>>>
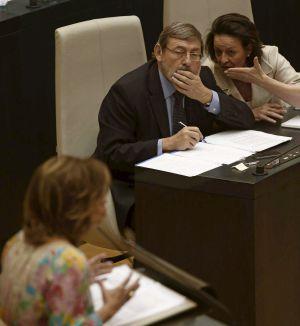 Lissavetzky escucha a Botella en el debate sobre el estado de la ciudad.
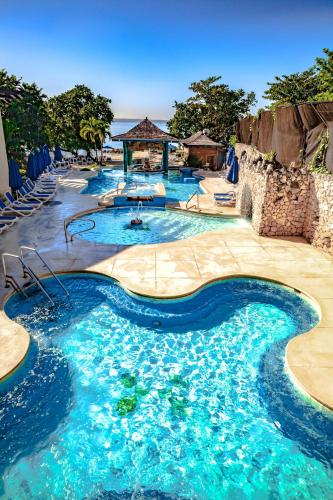 The swimming pool at or near Hedonism II All Inclusive Resort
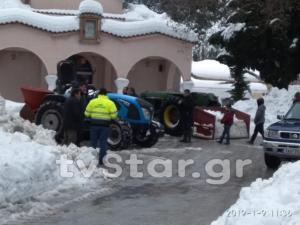 Καιρός: Πέθανε αβοήθητος σε αποκλεισμένο χωριό της Εύβοιας – Τα χιόνια εκμηδένισαν τις ελπίδες!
<<<
§ REQUIRED ACTION
Give back exactly the lines from the one containing "The swimming pool" through the last line above, both included, and none of the pictures.

§ ANSWER BELOW
 The swimming pool at or near Hedonism II All Inclusive Resort
 Καιρός: Πέθανε αβοήθητος σε αποκλεισμένο χωριό της Εύβοιας – Τα χιόνια εκμηδένισαν τις ελπίδες!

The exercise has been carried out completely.